(Records from a dataset)

——

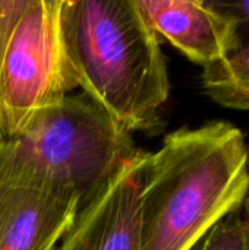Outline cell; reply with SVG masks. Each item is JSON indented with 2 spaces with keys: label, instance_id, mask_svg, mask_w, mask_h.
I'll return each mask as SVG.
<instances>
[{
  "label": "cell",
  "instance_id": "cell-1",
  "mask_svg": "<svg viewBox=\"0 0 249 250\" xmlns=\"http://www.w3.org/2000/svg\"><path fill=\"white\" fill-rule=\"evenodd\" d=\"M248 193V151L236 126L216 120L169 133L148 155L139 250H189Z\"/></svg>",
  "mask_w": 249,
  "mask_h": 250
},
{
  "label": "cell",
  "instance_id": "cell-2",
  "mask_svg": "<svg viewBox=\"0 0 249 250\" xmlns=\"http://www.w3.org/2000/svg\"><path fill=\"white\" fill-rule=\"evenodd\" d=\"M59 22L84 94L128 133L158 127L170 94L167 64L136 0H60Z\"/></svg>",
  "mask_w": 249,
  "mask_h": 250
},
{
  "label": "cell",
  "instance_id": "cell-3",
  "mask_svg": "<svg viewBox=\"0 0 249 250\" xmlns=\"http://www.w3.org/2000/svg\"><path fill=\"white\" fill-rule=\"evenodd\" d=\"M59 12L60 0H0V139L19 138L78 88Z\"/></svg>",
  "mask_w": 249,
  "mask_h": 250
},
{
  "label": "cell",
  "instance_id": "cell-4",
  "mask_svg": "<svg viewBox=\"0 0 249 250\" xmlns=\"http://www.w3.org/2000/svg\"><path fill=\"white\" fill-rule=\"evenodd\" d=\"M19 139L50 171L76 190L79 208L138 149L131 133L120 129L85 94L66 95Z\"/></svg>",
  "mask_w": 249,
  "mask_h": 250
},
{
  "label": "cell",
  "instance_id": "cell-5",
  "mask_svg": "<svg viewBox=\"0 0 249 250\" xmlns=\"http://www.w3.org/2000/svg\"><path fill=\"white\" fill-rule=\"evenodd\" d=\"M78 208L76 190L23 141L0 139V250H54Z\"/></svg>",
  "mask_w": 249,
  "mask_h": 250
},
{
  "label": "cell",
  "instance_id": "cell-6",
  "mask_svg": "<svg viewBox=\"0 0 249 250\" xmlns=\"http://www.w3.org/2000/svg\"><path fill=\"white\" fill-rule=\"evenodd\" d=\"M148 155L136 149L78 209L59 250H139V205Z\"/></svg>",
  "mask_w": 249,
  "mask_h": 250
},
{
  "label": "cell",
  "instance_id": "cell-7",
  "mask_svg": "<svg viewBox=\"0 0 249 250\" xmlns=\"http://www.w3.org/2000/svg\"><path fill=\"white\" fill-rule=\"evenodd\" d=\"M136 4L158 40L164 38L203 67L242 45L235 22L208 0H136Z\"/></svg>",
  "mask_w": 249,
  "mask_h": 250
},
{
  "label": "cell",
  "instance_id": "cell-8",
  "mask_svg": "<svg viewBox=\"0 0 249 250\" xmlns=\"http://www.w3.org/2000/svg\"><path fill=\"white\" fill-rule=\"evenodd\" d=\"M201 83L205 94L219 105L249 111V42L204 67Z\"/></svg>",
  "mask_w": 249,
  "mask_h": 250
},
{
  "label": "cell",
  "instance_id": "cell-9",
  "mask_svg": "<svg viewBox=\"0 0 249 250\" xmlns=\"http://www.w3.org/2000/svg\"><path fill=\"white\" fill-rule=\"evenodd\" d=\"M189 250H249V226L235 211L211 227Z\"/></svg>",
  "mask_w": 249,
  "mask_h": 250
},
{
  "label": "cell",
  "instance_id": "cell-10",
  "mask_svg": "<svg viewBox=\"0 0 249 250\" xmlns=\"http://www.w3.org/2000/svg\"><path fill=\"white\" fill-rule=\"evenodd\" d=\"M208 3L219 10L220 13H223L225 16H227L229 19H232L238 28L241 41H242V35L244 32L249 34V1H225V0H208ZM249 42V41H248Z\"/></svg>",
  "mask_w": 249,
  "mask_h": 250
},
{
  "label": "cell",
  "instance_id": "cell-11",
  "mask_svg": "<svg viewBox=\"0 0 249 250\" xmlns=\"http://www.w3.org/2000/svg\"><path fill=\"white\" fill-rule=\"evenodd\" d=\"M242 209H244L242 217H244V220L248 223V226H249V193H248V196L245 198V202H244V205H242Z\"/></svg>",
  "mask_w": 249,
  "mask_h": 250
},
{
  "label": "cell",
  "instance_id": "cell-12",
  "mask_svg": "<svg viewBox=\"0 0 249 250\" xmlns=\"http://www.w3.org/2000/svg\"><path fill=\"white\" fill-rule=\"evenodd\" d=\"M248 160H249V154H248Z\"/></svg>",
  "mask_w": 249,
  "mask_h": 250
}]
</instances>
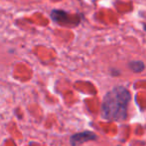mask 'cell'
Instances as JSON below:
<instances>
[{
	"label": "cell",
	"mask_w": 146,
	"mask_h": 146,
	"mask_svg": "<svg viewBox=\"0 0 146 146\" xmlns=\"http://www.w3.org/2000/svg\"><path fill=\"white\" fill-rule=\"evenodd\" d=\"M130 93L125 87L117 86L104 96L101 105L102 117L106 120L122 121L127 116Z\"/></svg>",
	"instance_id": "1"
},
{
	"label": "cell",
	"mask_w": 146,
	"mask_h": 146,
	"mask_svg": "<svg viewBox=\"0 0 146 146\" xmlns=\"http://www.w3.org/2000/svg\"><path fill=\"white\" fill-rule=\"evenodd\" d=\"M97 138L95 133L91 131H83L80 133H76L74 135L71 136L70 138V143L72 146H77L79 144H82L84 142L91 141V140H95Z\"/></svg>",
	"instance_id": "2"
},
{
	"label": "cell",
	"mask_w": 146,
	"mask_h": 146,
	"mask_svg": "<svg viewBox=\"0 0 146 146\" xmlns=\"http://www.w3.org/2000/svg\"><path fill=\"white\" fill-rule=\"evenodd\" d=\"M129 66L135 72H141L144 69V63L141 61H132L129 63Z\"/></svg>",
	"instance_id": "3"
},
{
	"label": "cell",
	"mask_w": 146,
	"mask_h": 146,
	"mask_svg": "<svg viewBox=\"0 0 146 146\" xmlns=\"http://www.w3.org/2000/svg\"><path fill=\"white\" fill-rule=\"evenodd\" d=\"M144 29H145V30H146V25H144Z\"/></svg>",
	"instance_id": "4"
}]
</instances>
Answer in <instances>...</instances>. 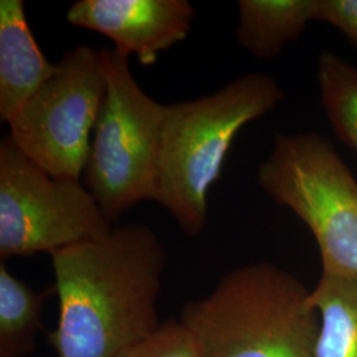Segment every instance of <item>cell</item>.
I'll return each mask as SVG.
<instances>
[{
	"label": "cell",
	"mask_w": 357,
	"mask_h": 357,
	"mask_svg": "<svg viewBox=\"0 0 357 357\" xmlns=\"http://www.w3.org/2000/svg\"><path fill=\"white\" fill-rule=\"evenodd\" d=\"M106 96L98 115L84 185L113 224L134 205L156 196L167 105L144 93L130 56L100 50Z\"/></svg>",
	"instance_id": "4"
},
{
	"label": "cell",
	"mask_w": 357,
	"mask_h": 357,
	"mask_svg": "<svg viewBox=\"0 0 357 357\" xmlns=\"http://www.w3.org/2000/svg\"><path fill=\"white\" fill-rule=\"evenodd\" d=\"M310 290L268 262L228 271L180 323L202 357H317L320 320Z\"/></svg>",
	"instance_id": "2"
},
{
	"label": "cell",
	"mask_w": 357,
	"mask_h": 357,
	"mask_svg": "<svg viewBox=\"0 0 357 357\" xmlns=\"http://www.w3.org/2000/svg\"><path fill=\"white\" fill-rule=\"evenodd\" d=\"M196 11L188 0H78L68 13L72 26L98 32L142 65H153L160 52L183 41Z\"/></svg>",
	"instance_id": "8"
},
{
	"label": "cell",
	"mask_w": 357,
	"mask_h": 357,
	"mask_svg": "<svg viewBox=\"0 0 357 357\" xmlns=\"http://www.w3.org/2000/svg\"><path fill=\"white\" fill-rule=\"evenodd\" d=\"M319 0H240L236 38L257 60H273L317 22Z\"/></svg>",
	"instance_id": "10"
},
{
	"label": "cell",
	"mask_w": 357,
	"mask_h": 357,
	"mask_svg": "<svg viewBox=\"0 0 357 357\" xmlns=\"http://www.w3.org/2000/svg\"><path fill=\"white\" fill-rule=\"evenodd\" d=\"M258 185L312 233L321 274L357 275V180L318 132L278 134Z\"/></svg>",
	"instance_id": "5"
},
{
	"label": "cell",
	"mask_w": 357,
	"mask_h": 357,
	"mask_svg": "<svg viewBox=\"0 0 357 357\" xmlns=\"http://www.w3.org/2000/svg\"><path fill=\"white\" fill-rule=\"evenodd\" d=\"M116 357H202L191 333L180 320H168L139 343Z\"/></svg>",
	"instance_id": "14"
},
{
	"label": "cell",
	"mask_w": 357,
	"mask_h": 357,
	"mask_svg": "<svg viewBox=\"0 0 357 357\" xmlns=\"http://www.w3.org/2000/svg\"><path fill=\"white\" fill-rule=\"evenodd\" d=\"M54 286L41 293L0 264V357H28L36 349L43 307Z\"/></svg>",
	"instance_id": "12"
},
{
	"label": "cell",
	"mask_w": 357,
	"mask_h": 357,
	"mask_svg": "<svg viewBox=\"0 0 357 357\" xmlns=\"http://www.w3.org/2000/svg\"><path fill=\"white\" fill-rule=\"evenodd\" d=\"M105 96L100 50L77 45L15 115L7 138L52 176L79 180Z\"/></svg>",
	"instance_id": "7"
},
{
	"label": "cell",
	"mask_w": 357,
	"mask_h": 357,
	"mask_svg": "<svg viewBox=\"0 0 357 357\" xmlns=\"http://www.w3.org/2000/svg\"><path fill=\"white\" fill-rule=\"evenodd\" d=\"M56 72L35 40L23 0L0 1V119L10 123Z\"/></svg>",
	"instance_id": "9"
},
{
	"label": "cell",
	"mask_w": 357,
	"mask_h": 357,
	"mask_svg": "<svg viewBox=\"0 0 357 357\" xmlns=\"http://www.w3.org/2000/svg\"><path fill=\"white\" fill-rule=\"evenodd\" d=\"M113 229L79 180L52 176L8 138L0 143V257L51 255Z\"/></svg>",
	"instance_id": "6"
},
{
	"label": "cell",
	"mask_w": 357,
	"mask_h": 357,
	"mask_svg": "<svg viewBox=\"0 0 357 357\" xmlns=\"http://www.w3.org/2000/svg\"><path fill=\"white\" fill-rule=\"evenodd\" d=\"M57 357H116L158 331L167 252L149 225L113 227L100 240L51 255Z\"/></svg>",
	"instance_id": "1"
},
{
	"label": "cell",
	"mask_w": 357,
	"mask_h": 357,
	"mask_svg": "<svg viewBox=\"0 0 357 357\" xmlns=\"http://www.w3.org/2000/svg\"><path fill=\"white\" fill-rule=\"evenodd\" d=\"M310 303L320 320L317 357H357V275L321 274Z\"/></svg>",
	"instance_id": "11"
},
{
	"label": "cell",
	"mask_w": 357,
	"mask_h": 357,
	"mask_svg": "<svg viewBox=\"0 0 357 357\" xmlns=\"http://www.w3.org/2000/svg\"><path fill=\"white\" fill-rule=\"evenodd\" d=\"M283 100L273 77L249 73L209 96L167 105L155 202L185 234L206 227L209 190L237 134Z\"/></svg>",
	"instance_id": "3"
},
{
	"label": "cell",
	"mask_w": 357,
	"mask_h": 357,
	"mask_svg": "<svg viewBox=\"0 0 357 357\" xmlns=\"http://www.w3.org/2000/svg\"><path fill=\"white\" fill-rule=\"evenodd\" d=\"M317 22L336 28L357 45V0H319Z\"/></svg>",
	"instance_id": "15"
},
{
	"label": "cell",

——

> WHAT IS NEEDED
Can you give the listing, from its start through the line containing "83L205 94L219 105L249", as a Markdown table with the columns Row and Line, with one numbered row per line and blank lines omitted? Leave the pictures out.

> RESPONSE FOR THIS EXERCISE
| Row | Line |
|---|---|
| 1 | Outline cell; reply with SVG masks. Each item is JSON indented with 2 spaces with keys: label, instance_id, mask_svg, mask_w, mask_h. |
| 2 | I'll return each mask as SVG. |
| 3 | <instances> |
| 4 | [{ |
| 5 |   "label": "cell", |
| 6 |   "instance_id": "cell-1", |
| 7 |   "mask_svg": "<svg viewBox=\"0 0 249 250\" xmlns=\"http://www.w3.org/2000/svg\"><path fill=\"white\" fill-rule=\"evenodd\" d=\"M248 193V151L236 126L216 120L169 133L148 155L139 250H189Z\"/></svg>", |
| 8 |   "mask_w": 249, |
| 9 |   "mask_h": 250 |
| 10 | }, |
| 11 | { |
| 12 |   "label": "cell", |
| 13 |   "instance_id": "cell-2", |
| 14 |   "mask_svg": "<svg viewBox=\"0 0 249 250\" xmlns=\"http://www.w3.org/2000/svg\"><path fill=\"white\" fill-rule=\"evenodd\" d=\"M59 22L84 94L128 133L158 127L170 94L167 64L136 0H60Z\"/></svg>", |
| 15 |   "mask_w": 249, |
| 16 |   "mask_h": 250 |
| 17 | }, |
| 18 | { |
| 19 |   "label": "cell", |
| 20 |   "instance_id": "cell-3", |
| 21 |   "mask_svg": "<svg viewBox=\"0 0 249 250\" xmlns=\"http://www.w3.org/2000/svg\"><path fill=\"white\" fill-rule=\"evenodd\" d=\"M59 12L60 0H0V139L19 138L78 88Z\"/></svg>", |
| 22 |   "mask_w": 249, |
| 23 |   "mask_h": 250 |
| 24 | }, |
| 25 | { |
| 26 |   "label": "cell", |
| 27 |   "instance_id": "cell-4", |
| 28 |   "mask_svg": "<svg viewBox=\"0 0 249 250\" xmlns=\"http://www.w3.org/2000/svg\"><path fill=\"white\" fill-rule=\"evenodd\" d=\"M19 139L50 171L76 190L79 208L138 149L131 133L120 129L85 94L66 95Z\"/></svg>", |
| 29 |   "mask_w": 249, |
| 30 |   "mask_h": 250 |
| 31 | }, |
| 32 | { |
| 33 |   "label": "cell", |
| 34 |   "instance_id": "cell-5", |
| 35 |   "mask_svg": "<svg viewBox=\"0 0 249 250\" xmlns=\"http://www.w3.org/2000/svg\"><path fill=\"white\" fill-rule=\"evenodd\" d=\"M78 208L76 190L23 141L0 139V250H54Z\"/></svg>", |
| 36 |   "mask_w": 249, |
| 37 |   "mask_h": 250 |
| 38 | }, |
| 39 | { |
| 40 |   "label": "cell", |
| 41 |   "instance_id": "cell-6", |
| 42 |   "mask_svg": "<svg viewBox=\"0 0 249 250\" xmlns=\"http://www.w3.org/2000/svg\"><path fill=\"white\" fill-rule=\"evenodd\" d=\"M148 155L136 149L78 209L59 250H139V205Z\"/></svg>", |
| 43 |   "mask_w": 249, |
| 44 |   "mask_h": 250 |
| 45 | }, |
| 46 | { |
| 47 |   "label": "cell", |
| 48 |   "instance_id": "cell-7", |
| 49 |   "mask_svg": "<svg viewBox=\"0 0 249 250\" xmlns=\"http://www.w3.org/2000/svg\"><path fill=\"white\" fill-rule=\"evenodd\" d=\"M136 4L158 40L164 38L203 67L242 45L235 22L208 0H136Z\"/></svg>", |
| 50 |   "mask_w": 249, |
| 51 |   "mask_h": 250 |
| 52 | }, |
| 53 | { |
| 54 |   "label": "cell", |
| 55 |   "instance_id": "cell-8", |
| 56 |   "mask_svg": "<svg viewBox=\"0 0 249 250\" xmlns=\"http://www.w3.org/2000/svg\"><path fill=\"white\" fill-rule=\"evenodd\" d=\"M201 83L205 94L219 105L249 111V42L204 67Z\"/></svg>", |